IRS Targeting Those Not On Obamacare

The IRS is plowing ahead with controversial plans to use its files to try to prod more people to sign up for Obamacare — but the tax agency has promised Congress it won’t break any privacy laws.

The letters are set to go out beginning next week, and are aimed at Americans who are paying the tax penalty rather than obtaining health insurance under the Affordable Care Act. The IRS says the 2010 law requires it to inform those individuals they could do better by signing up for the embattled program.

“In keeping with our commitment to taxpayer confidentiality, we will send the letters directly to taxpayers; under no circumstances will we share the identities of these taxpayers or any other protected taxpayer information with CMS or with any other entity,” IRS Commissioner John G. Koskinen told Congress on Oct. 31, in documents obtained by The Washington Times.

But congressional Republicans, already intent on repealing the health law, say tapping the IRS to boost Obamacare is dangerous, and risks disclosure of taxpayers’ secret information to others in the government.

According to congressional aides, the IRS is set to dispatch the letters in two batches before key enrollment deadlines.

It will send notices to 800,000 filers between Nov. 28 and Dec. 5 — ahead of the Dec. 15 deadline to buy a plan in time to be covered by Jan. 1. An additional 6.7 million Obamacare holdouts will see an IRS notice in January as the administration makes a last-ditch plea for sign-ups ahead of the final Jan. 31 deadline.

Draft versions of the letters warn recipients that they owed a penalty in 2015 and, unless they sign up now, will “likely owe a penalty for 2017 as well.”

Some versions of the letter even detail the potential costs — a minimum of $695 for an adult, with the chance for a much higher penalty “depending on your income.” Those with higher incomes must pay 2.5 percent of their earnings.

The letters say enrolling in an Obamacare exchange plan generally costs $75 per month or less once taxpayer-funded subsidies are taken into account.

The campaign is part of President Obama’s attempts to put his signature law on firmer footing by driving up enrollment, particularly among young, healthy people, who could stabilize premiums under the program, before he hands off his legacy item to President-elect Donald Trump.

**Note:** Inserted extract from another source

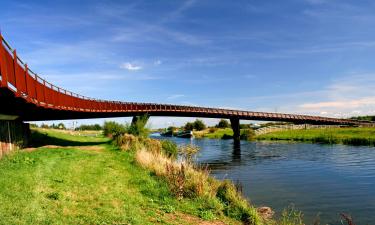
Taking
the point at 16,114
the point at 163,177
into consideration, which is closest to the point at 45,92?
the point at 16,114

The Obama administration had hoped to be turning the fate of the law over to Hillary Clinton, who had said she would defend and build on Obamacare.

Instead, the 2017 sign-up season will conclude under a Trump administration that’s vowed to unravel the exchanges as part of a broader push to repeal and replace the law.

This year marks the first time the IRS and the Centers for Medicare & Medicaid Services, which runs the federal exchange, have teamed up to promote the law.

House Majority Leader Kevin McCarthy, Majority Whip Steve Scalise and Ways and Means Chairman Kevin Brady, Texas Republican, objected to the letter campaign earlier this year, saying the IRS’ decision to collaborate with a health care agency was an improper use of its resources and amounted to harassment of taxpayers.

Rep. Steve King, Iowa Republican, said if the IRS is willing to collaborate with health agencies, it should also work with the Department of Homeland Security and the Social Security Administration more to root out illegal immigrants.